Evening is based on the bestselling novel by Susan Minot, with a screenplay by the author of The Hours (Michael Cunningham) and directed by Oscar-nominated cinematographer Lajos Koltai. Aimed squarely at the female audience, it's a sort of Camomile Lawn-lite which jumps around in time from the present to events at an upscale New England wedding in the 1950s.
In the present day, Vanessa Redgrave plays Ann Grant, an elderly mother on her deathbed surrounded by her daughters (Toni Collette and Natasha Richardson). Floating in and out of lucidity as her final days approach, Ann makes cryptic references to a mysterious event in her past and one which is very much unknown to her daughters.
Prolonged flashback sequences take us back to the young Ann (Claire Danes) as she attends the wedding of her friend Lila Wittenborn (Mamie Gummer) in her exclusive shoreline family home. Here Ann encounters Lila's rakish brother (Hugh Dancy) as well as the charming if detached Harris (Patrick Wilson), and the three become connnected in a way that filmmakers usually like to tell us 'will change their lives forever'.

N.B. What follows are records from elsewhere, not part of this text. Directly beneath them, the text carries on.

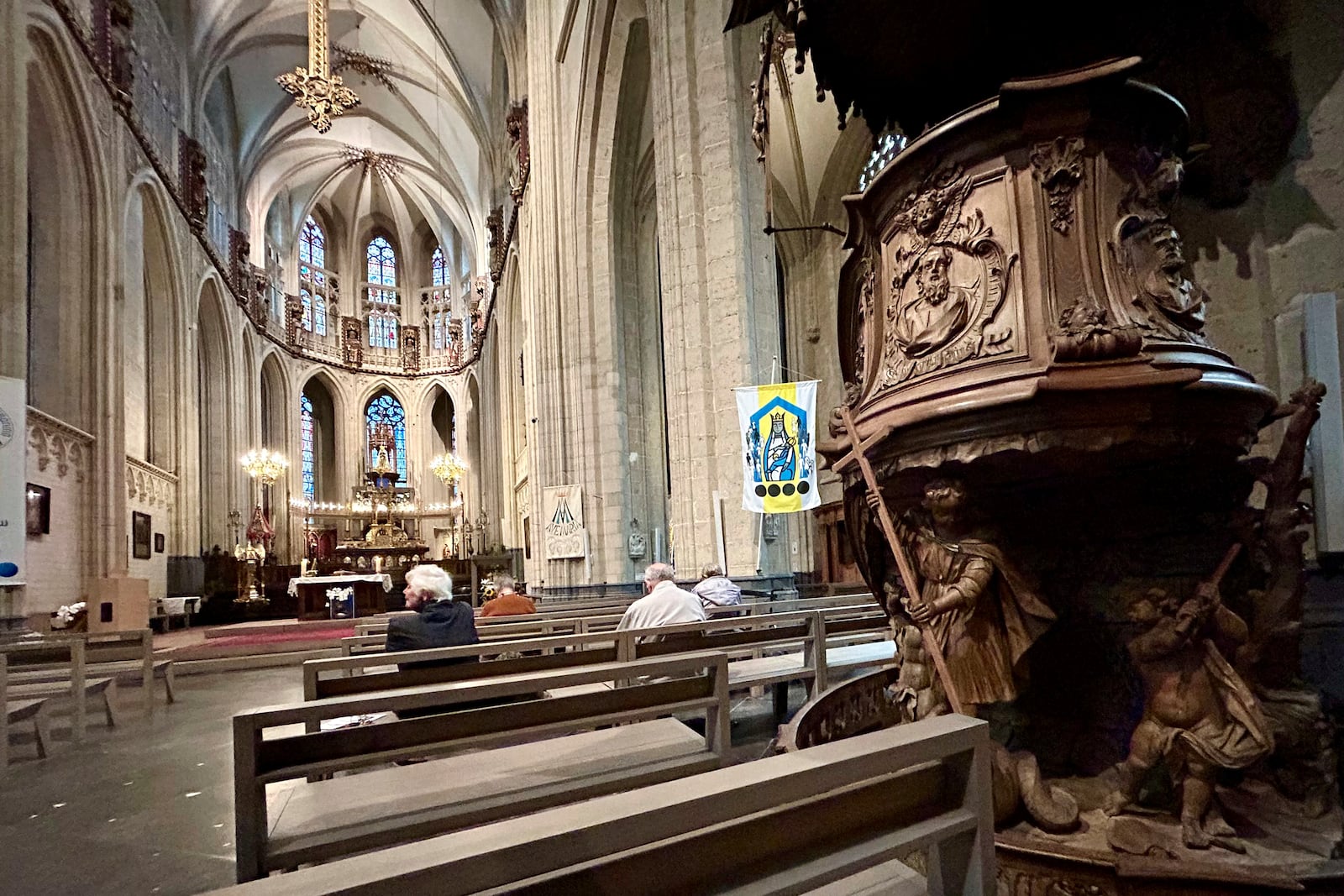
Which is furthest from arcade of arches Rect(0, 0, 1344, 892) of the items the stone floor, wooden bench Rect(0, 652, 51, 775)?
wooden bench Rect(0, 652, 51, 775)

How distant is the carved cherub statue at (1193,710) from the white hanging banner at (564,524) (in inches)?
432

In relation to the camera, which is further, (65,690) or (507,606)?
(507,606)

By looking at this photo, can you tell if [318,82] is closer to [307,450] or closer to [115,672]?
[115,672]

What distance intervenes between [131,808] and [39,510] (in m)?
10.7

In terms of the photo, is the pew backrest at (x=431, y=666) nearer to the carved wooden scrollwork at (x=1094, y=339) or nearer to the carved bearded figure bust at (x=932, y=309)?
the carved bearded figure bust at (x=932, y=309)

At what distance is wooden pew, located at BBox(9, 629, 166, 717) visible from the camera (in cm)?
583

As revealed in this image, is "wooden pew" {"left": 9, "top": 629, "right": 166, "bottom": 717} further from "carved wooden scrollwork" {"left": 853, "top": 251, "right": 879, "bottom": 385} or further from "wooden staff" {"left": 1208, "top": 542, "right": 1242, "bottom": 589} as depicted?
"wooden staff" {"left": 1208, "top": 542, "right": 1242, "bottom": 589}

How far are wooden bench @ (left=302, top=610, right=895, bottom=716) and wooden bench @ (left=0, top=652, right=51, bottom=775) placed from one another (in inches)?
75.1

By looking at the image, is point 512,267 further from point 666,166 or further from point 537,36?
point 666,166

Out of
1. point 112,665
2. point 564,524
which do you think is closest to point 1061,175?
point 112,665

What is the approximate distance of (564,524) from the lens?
1281cm

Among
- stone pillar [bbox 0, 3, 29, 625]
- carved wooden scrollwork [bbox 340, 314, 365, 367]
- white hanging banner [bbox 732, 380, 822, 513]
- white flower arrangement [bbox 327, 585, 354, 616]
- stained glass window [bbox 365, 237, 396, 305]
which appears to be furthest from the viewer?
stained glass window [bbox 365, 237, 396, 305]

It's a very slow-moving piece, and while stylistically it bears some resemblances to Cunningham's novel and film The Hours, as a whole it veers more towards the Catherine Cookson or Mills and Boon approach. Giving Collette and Richardson too much in the way of back story slows it down even further in the modern sequences, as do some weird whimsical touches featuring Eileen Atkins as Redgrave's nurse.
Evening does possess a curous film fact in that two sets of real-life mothers and daughters play the same character at different ages: Meryl Streep - whose appearance towards the end of the film is a welcome breath of fresh air - and her daughter Mamie Gummer, as well as Redgrave and Richardson. But this unconvincing tale of wedding shenanigans is ultimately much ado about nothing.